**DOCUMENT SEGMENT:**

The trailer for Disney's new Enchanted at least suggested that it aspired to Princess Bride greatness. The premise had promise: Characters from a "vintage" Disney movie suddenly find themselves thrust into our world—Times Square, to be precise, long a retrofitted, sterilized amusement park anyway. Disney, referencing everything from Fantasia to Toy Story in the advertisements, has sold the film as something both smartly postmodern and decidedly old-fashioned: Merry maidens serenade white-collar princes, who joust with MTA buses as wicked witches unleash fire-breathing dragons on midtown high-rises.

But somewhere between conception and execution, what could have been so much smart, sharp fun turned decidedly pedestrian—more Kate & Leopold than Princess Bride, and I'm being kind. Director Kevin Lima has made lousy Disney movies before—2000's 102 Dalmatians, most recently, one in a long line of unnecessary and loathsome Disney sequels that squeezed every last penny out of those puppies. (Writer Bill Kelly was responsible for the latest Sandra Bullock bomb, Premonition.) Enchanted, though, isn't even something to get worked up over—not only because it's so boring, but because it can't even be bothered to adhere to its own internal logic. And while that may not sound like a big deal, when your movie's got but a single gag, you have to tell the joke right.

Enchanted fails from its very first moments, as Julie Andrews (aw...) narrates the opening animated sequence about a girl named Giselle (voiced by Amy Adams) who, as she's being dressed by a mélange of woodland critters, pines for a Prince Charming to sweep her off her tired feet. The animation's meant to look old—Disney, circa 1937's Snow White and the Seven Dwarfs. But instead it looks shabby and shoddy—Disney, circa 2002's direct-to-video Cinderella II: Dreams Come True.

The sequence drags on way too long, as Giselle meets and sings with hunky Prince Edward (James Marsden, still on a high note after Hairspray), whose evil mommy, Queen Narissa (Susan Sarandon), is none too pleased about a commoner taking her throne. So the queen, who's also a witch, dispatches Giselle to the Real World, the entranceway to which is a sewer that runs through Times Square. Before long, Giselle, now played by Adams in the flesh, rescues a divorce attorney named Robert (Dr. McDreamy, Patrick Dempsey), who has little time for the whimsical or romantic. Which doesn't stop him from taking in Giselle and allowing her to sleep on his couch, in the same apartment he shares with his 6-year-old daughter Morgan (Rachel Covey). Because there aren't crazy people running around New York claiming to be princesses. Not at all.

But that's not where the movie falls apart—sure, no one expects people to behave realistically in movies that feature cartoon characters springing to life. Instead, it crumbles to teeny bits the next morning, when Giselle summons New York's indigenous wildlife—chiefly rats and pigeons—to clean Robert's nasty apartment, just as she'd done in the animated sequence. So the real world is apparently no different than the cartoon one—which obliterates the gag entirely, since if a cartoon character can make magic in this world, what's the rush in getting home?

From there, the movie unravels further: Giselle, whose behavior most resembles that of a 'tweener on a sugar high, is completely oblivious to her situation in one sequence, then, seconds later, is instructing Robert on how to act as a cartoon (he can solve all his problems just by breaking into song, she tells him, completely self-aware of who she is and how she behaves). Then, a short time later, she breaks into song again in Central Park—music by Alan Menken, likely some Little Mermaid II leftovers—and it turns into an epic song-and-dance sequence, with Robert joining Giselle and a cast of thousands (more or less) for a frolic through the park. Then, five seconds later, he still doesn't believe she's a fairy-tale princess, like the whole thing never happened (if only). By the time Sarandon shows up and turns into a dragon, you'll wish they had all caught on fire in Neverland.

**EXERCISES:**
1. In the Enchanted review, copy the passage that begins at the words "But somewhere between" and stops after "the joke right.", changing "pedestrian" to "mundane".
2. According to the Enchanted review, who directed the film?

**DATASET EXCERPT:**
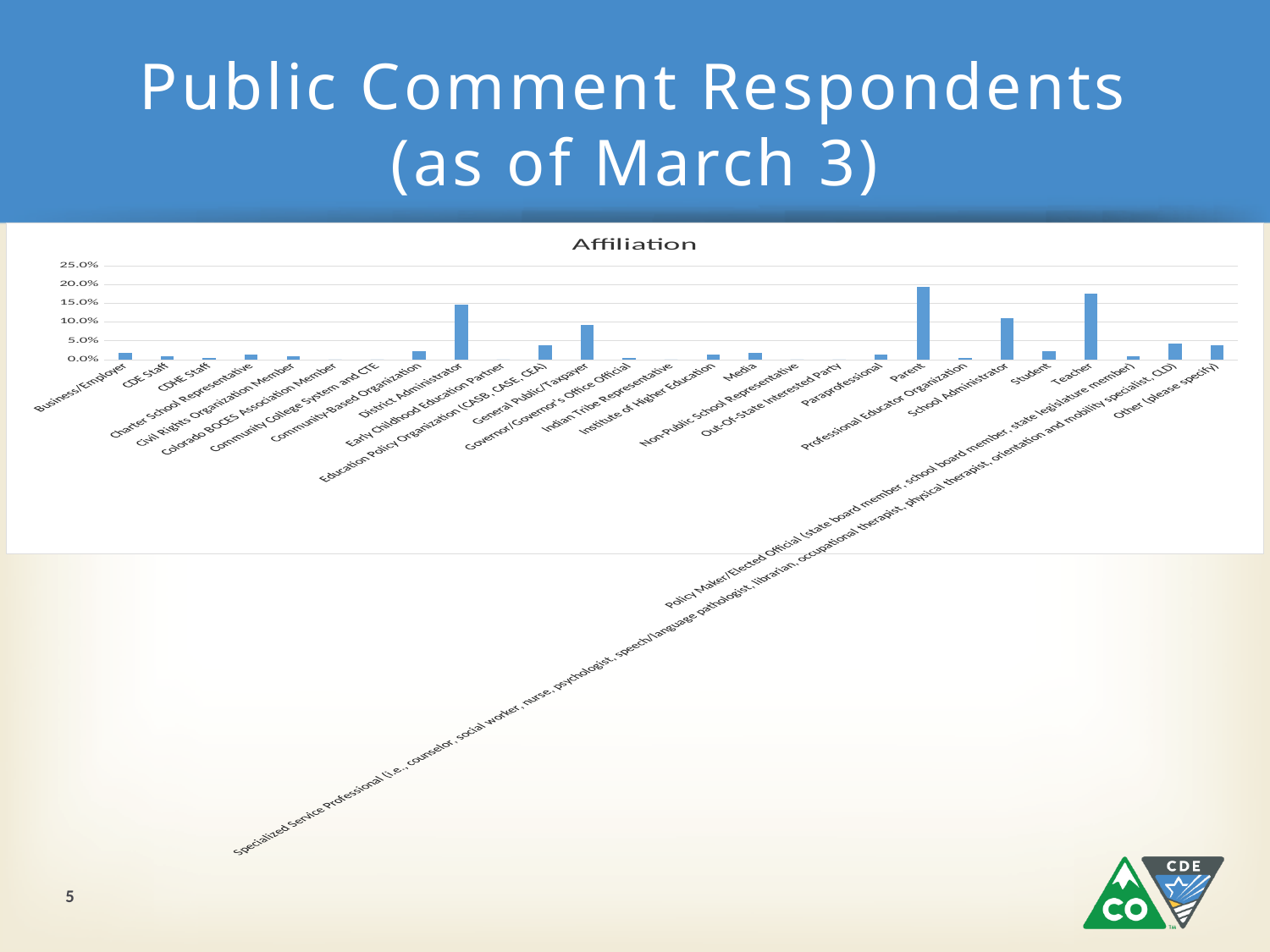
What is the highest value shown on the vertical axis? 25.0% Is the value for Parent greater or less than 15.0%? greater Is the value for Student greater or less than 5.0%? less Is the value for Teacher greater or less than 15.0%? greater Which is larger, the value for Parent or the value for Teacher? Parent Which affiliation has the highest share of respondents? Parent What kind of chart is shown on the slide? bar chart Which is larger, the value for District Administrator or the value for School Administrator? District Administrator What is the title of the chart? Affiliation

**OUTPUTS IN ORDER:**
1.
But somewhere between conception and execution, what could have been so much smart, sharp fun turned decidedly mundane—more Kate & Leopold than Princess Bride, and I'm being kind. Director Kevin Lima has made lousy Disney movies before—2000's 102 Dalmatians, most recently, one in a long line of unnecessary and loathsome Disney sequels that squeezed every last penny out of those puppies. (Writer Bill Kelly was responsible for the latest Sandra Bullock bomb, Premonition.) Enchanted, though, isn't even something to get worked up over—not only because it's so boring, but because it can't even be bothered to adhere to its own internal logic. And while that may not sound like a big deal, when your movie's got but a single gag, you have to tell the joke right.

2. Kevin Lima